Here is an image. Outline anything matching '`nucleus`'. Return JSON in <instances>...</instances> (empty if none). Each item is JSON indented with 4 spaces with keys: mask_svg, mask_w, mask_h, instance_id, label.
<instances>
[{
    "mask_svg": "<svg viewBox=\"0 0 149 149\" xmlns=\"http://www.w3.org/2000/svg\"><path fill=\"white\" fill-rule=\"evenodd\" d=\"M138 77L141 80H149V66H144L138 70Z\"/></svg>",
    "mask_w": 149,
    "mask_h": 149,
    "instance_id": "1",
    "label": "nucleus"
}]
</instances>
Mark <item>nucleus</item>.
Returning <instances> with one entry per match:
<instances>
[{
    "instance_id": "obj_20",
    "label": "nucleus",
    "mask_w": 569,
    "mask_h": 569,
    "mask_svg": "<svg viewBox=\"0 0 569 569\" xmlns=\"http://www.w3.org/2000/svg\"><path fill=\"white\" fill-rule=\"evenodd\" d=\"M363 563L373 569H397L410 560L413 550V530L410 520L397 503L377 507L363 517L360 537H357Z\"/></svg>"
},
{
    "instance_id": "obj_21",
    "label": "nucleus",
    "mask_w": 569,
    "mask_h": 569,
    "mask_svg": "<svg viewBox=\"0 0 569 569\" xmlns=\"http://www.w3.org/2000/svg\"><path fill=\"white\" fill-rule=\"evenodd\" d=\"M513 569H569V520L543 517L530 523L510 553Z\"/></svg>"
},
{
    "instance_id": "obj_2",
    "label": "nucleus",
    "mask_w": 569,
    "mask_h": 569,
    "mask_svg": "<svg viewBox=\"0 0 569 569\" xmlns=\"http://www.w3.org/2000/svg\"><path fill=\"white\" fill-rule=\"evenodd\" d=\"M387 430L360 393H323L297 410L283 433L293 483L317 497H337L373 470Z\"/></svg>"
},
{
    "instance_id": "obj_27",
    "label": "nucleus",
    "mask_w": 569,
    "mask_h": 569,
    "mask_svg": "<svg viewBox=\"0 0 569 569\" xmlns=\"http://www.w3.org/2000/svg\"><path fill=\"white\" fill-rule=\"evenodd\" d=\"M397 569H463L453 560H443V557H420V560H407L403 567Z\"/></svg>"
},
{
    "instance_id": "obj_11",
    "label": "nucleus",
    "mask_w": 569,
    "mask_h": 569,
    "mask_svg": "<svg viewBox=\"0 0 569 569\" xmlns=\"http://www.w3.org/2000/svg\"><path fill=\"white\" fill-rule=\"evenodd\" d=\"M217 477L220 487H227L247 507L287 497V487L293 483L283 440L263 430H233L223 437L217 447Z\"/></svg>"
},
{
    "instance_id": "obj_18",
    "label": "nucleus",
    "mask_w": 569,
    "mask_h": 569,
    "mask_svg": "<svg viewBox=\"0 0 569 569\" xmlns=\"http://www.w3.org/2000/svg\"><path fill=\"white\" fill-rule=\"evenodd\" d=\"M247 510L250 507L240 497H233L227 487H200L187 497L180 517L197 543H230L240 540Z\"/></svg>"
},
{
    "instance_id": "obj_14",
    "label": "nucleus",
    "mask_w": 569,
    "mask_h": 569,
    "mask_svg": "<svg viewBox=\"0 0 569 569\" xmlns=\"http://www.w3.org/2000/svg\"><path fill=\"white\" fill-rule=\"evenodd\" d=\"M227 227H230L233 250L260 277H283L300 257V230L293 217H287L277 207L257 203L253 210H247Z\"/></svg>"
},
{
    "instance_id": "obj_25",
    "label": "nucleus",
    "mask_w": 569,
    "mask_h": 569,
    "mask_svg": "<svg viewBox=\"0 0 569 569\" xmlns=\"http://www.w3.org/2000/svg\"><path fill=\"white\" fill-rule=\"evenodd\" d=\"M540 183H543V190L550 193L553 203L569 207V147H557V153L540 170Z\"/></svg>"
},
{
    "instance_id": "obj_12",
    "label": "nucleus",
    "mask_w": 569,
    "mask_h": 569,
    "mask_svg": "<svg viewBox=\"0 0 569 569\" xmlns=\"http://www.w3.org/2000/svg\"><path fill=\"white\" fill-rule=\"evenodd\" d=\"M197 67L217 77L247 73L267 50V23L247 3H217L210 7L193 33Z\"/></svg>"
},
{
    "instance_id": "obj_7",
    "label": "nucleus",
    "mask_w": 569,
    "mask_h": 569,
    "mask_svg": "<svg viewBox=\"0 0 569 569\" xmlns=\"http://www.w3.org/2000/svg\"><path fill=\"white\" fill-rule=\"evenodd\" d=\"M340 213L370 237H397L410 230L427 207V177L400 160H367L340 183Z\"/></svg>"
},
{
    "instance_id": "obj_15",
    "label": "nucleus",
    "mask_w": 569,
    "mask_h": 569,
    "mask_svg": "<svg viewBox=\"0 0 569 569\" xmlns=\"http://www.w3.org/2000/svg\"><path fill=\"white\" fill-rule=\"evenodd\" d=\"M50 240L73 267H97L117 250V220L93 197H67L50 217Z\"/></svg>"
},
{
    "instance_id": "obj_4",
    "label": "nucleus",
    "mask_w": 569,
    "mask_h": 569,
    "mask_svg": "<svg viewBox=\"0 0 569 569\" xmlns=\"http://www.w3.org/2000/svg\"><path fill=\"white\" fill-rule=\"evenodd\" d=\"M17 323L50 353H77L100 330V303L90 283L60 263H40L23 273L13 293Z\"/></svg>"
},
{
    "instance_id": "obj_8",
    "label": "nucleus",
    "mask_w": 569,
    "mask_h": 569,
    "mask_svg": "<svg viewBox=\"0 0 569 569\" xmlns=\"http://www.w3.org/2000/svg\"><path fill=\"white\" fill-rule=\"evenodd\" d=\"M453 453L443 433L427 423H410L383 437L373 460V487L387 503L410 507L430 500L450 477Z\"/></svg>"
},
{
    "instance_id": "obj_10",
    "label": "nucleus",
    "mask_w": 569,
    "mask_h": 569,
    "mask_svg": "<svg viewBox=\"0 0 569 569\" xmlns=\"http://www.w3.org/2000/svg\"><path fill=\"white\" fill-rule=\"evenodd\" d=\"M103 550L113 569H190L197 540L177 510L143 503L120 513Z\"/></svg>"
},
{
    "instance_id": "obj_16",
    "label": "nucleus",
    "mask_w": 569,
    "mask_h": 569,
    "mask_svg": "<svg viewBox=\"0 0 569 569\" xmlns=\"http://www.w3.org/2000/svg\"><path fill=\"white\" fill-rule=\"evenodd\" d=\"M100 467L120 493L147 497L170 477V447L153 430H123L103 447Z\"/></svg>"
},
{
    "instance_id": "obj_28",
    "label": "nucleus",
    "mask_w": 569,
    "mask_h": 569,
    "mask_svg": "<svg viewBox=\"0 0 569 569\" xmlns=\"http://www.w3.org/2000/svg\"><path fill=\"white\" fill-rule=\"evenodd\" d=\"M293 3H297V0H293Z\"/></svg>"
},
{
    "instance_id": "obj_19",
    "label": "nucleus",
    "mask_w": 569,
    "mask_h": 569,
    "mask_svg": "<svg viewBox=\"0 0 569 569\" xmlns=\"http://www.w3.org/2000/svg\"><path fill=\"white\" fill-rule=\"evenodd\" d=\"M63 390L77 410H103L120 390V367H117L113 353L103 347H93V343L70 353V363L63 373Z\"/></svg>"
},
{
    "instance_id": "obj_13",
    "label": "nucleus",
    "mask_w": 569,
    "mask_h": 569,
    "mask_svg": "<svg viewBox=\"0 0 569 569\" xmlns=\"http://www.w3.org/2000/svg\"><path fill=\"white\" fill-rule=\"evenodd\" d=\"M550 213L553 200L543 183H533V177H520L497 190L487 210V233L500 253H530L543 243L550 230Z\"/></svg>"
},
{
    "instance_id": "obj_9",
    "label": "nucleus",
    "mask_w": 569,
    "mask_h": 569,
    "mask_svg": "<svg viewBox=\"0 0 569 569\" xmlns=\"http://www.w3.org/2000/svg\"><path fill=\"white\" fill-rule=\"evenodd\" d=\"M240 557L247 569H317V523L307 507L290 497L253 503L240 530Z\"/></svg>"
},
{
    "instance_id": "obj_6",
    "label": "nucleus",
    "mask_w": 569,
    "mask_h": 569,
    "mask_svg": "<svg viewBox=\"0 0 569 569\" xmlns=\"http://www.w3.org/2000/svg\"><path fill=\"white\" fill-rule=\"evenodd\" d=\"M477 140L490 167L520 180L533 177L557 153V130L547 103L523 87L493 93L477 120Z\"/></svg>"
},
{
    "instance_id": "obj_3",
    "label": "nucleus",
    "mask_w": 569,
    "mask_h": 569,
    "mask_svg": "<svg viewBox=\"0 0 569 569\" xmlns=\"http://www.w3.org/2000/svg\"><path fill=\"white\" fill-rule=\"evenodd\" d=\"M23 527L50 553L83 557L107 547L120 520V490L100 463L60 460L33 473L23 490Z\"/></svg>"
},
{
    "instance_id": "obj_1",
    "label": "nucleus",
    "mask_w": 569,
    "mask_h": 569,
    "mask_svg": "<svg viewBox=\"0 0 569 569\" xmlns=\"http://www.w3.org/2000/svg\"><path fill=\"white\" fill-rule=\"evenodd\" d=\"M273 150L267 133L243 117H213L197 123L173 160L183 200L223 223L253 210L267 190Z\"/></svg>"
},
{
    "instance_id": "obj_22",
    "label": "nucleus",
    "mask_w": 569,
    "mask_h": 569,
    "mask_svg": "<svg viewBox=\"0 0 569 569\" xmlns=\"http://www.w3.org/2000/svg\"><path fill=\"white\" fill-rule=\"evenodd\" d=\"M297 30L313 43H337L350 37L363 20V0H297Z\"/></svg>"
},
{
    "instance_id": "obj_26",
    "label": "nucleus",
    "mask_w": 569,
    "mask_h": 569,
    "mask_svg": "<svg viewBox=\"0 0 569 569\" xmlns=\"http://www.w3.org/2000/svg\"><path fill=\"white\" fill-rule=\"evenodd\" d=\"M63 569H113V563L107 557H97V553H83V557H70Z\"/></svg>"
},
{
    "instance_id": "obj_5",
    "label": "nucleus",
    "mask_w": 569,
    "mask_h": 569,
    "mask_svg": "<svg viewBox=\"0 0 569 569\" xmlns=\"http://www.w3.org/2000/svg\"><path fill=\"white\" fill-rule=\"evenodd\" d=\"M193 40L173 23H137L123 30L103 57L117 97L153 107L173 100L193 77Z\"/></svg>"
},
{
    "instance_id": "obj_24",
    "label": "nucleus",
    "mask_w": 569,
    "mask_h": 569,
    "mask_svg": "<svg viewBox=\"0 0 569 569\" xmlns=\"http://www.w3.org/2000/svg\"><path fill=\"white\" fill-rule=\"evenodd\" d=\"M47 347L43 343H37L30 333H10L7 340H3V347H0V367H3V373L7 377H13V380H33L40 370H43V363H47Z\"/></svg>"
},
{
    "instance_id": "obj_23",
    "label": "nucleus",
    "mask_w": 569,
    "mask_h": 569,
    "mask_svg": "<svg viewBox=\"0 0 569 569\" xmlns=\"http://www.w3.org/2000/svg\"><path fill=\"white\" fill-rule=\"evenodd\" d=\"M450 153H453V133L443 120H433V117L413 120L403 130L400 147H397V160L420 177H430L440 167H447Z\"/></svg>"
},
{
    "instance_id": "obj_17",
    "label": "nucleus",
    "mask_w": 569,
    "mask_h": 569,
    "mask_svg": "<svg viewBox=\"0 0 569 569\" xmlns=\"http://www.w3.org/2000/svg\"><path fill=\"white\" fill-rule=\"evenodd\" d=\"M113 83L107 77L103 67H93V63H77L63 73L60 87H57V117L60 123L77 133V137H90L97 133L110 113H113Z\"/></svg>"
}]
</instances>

Task objective. How many lines in the entries above contain the string "item"? Reply with the number alone.

Exercise answer. 2